Dans un contexte marqué par une pénurie croissante de compétences dans plusieurs secteurs, cette situation réduit le vivier de talents disponible pour les entreprises.
Des progrès encore limités concernant les droits fondamentaux au travail
Le rapport attire également l’attention sur les conditions de travail.
L’indicateur évaluant la garantie effective des droits fondamentaux du travail atteint 0,55 sur une échelle de 0 à 1 en 2024. Sa trajectoire est également considérée comme orientée à la baisse depuis plusieurs années.
Cet indicateur couvre notamment la liberté syndicale, la non-discrimination, la santé et la sécurité au travail ainsi que le respect des droits fondamentaux des collaborateurs.
Le rapport rappelle que le Maroc reste caractérisé par une coexistence entre un secteur formel moderne et un secteur informel qui représente encore une part importante de l’activité économique.
Pour les entreprises exportatrices, ces questions prennent une importance croissante.
Les exigences des investisseurs internationaux, des donneurs d’ordre et des agences de notation intègrent désormais de manière systématique les critères environnementaux, sociaux et de gouvernance (ESG), faisant de la conformité sociale un facteur de compétitivité.
Un chômage qui reste durablement élevé
Selon le rapport, le taux de chômage national est estimé à 8,9 % en 2026 et demeure globalement stable.
Cette moyenne nationale masque cependant d’importantes disparités selon les territoires, les niveaux de qualification et les catégories d’âge.

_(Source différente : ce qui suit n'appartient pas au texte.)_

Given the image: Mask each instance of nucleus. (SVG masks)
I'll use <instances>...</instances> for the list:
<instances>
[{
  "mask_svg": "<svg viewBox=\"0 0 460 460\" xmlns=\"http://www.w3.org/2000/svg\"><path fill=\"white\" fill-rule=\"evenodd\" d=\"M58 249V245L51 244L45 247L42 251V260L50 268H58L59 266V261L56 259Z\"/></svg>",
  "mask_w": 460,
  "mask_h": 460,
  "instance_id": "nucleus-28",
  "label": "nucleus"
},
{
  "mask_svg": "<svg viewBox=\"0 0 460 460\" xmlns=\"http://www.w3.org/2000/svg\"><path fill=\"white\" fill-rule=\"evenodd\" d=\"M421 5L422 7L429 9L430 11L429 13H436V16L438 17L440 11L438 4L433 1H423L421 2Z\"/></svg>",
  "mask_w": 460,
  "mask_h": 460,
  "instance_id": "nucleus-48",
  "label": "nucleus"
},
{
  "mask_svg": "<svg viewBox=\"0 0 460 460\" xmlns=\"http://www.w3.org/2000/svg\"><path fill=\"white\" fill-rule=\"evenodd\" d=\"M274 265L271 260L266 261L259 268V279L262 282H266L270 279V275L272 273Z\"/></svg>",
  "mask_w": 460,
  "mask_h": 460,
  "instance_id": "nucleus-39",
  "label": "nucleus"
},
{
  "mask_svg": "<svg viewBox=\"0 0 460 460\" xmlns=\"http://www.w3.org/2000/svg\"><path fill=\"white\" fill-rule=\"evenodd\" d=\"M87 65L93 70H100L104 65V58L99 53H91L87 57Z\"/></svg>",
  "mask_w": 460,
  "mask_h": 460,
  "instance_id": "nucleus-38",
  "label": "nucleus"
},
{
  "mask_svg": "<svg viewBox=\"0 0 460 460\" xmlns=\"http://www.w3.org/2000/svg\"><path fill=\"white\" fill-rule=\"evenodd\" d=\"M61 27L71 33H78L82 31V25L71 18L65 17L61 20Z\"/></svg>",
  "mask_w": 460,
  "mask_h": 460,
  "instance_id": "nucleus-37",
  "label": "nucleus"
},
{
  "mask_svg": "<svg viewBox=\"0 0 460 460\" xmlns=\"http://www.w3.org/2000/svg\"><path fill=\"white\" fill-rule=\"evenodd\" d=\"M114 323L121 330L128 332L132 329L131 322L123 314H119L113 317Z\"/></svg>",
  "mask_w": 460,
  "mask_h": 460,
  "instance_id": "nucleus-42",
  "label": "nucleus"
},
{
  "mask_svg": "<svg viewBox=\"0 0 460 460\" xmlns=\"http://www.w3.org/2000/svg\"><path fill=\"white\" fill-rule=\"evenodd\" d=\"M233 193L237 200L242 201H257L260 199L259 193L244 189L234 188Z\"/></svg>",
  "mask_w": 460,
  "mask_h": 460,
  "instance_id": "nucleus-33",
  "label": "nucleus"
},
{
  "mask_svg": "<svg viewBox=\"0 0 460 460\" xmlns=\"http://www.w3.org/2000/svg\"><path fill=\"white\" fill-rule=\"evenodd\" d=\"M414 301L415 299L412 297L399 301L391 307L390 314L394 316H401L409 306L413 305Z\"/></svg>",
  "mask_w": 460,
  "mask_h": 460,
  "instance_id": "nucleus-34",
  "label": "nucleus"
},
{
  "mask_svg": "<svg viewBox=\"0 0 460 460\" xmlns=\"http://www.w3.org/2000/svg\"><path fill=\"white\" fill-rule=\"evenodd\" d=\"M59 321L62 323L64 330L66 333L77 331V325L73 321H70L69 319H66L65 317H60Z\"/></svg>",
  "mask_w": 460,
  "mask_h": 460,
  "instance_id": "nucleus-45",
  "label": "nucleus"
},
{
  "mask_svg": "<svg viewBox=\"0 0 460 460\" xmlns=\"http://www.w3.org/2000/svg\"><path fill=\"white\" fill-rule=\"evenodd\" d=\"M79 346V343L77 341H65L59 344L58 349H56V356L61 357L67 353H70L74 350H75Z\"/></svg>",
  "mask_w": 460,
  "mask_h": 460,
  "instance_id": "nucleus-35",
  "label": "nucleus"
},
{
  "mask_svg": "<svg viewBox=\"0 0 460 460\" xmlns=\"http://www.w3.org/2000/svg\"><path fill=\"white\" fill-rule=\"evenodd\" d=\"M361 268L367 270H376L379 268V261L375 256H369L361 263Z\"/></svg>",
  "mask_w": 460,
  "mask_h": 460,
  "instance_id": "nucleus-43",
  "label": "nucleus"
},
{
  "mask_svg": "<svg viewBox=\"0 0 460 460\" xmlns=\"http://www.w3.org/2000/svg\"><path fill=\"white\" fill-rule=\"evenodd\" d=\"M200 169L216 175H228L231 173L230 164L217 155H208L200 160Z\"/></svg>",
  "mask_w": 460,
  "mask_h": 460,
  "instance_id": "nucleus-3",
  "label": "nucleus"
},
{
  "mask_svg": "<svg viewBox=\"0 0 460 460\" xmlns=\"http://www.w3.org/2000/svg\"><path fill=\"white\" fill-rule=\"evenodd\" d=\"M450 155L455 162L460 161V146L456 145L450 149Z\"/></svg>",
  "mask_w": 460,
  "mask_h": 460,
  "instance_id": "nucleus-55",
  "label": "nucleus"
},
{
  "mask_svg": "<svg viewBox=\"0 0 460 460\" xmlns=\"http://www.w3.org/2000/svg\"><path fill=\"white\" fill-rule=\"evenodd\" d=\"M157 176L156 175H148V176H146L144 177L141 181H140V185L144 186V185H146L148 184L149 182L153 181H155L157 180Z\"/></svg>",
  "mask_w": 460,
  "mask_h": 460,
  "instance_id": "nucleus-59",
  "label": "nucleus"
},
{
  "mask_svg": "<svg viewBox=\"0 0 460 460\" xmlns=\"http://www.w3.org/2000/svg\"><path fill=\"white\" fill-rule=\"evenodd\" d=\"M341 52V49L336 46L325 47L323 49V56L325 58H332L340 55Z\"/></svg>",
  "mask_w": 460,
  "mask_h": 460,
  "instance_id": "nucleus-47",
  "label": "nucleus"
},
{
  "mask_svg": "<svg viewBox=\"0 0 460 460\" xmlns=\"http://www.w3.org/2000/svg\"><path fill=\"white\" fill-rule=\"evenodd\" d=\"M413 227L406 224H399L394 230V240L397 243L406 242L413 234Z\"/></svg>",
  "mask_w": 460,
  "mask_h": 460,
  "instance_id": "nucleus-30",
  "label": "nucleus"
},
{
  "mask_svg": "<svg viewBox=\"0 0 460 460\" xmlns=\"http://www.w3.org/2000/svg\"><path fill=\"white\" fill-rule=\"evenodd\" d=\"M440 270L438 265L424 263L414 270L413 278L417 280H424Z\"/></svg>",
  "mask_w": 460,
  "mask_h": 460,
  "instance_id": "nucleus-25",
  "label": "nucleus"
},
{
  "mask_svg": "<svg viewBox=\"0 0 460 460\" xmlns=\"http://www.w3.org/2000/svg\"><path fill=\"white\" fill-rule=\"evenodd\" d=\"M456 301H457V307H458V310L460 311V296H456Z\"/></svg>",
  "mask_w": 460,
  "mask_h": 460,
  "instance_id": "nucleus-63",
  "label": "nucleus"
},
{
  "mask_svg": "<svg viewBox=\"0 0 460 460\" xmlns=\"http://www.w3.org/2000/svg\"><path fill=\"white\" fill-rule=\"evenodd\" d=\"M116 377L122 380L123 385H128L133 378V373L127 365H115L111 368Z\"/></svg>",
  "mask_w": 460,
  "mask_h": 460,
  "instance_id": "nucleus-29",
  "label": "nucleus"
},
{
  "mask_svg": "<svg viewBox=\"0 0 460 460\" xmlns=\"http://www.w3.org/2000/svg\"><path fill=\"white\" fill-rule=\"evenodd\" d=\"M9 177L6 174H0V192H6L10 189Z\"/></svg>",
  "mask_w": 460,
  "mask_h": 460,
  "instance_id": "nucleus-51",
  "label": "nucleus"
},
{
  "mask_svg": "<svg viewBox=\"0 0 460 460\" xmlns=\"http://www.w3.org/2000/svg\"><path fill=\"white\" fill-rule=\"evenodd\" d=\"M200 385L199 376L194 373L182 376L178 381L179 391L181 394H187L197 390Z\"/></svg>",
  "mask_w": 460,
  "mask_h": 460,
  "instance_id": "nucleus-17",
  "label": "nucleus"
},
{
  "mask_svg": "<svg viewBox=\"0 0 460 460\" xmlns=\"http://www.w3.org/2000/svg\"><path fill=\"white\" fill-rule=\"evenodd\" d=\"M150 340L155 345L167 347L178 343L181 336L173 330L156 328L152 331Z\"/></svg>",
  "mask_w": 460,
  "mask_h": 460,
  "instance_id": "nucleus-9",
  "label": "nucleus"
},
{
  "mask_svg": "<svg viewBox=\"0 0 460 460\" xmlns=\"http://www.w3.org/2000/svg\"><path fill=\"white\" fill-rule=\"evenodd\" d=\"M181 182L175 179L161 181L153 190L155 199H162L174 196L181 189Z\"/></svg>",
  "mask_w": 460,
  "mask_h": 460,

Les jeunes restent les plus exposés aux difficultés d’insertion professionnelle, malgré les investissements industriels réalisés ces dernières années.
Cette situation reflète le décalage persistant entre les compétences disponibles et les besoins exprimés par les entreprises, notamment dans les métiers liés aux nouvelles technologies, à l’industrie avancée, aux énergies renouvelables ou à la transformation numérique.
Les données deviennent un levier stratégique pour les entreprises
L’amélioration de la qualité des données nationales constitue également une opportunité pour les organisations.
Le développement des outils de pilotage RH permet aujourd’hui de mesurer avec davantage de précision les politiques de recrutement, de formation, de mobilité interne ou encore de fidélisation des collaborateurs.
Le recours au People Analytics facilite notamment l’identification des métiers en tension, le suivi des écarts de rémunération, l’analyse du turnover ou encore l’évaluation de l’efficacité des dispositifs de développement des compétences.
Ces approches permettent aux entreprises de prendre des décisions davantage fondées sur les données plutôt que sur les seules perceptions.
Principaux indicateurs du capital humain au Maroc (SDR 2026)
| Domaine | Indicateur | Dernière valeur | Évolution |
|---|---|---|---|
| Développement durable | Score global du Maroc | 71,7 /100 | 68e mondial |
| Éducation | Scolarisation primaire | 99,1 % | En bonne voie |
| Éducation | Préscolaire organisé | 87,5 % | En bonne voie |
| Éducation | Achèvement du secondaire (1er cycle) | 77,2 % | Stagnation |
| Égalité | Ratio femmes/hommes des années d’études | 74,8 % | Stagnation |
| Emploi | Participation des femmes au marché du travail | 28,9 % | Régression |
| Travail | Droits fondamentaux au travail | 0,55 /1 | Régression |
| Emploi | Taux de chômage | 8,9 % | Stagnation |
Le Sustainable Development Report 2026 confirme que le Maroc poursuit sa progression sur plusieurs indicateurs de développement durable, notamment dans l’éducation primaire, la qualité des données publiques et la modernisation de ses politiques publiques. En parallèle, il met en évidence plusieurs défis structurels qui concernent directement le fonctionnement du marché du travail : la stagnation de l’enseignement secondaire, la faible participation des femmes à l’activité économique et les progrès encore limités en matière de droits fondamentaux au travail. Ces indicateurs montrent que la compétitivité future du Royaume dépendra autant de la qualité de son capital humain que de la poursuite des investissements dans les infrastructures.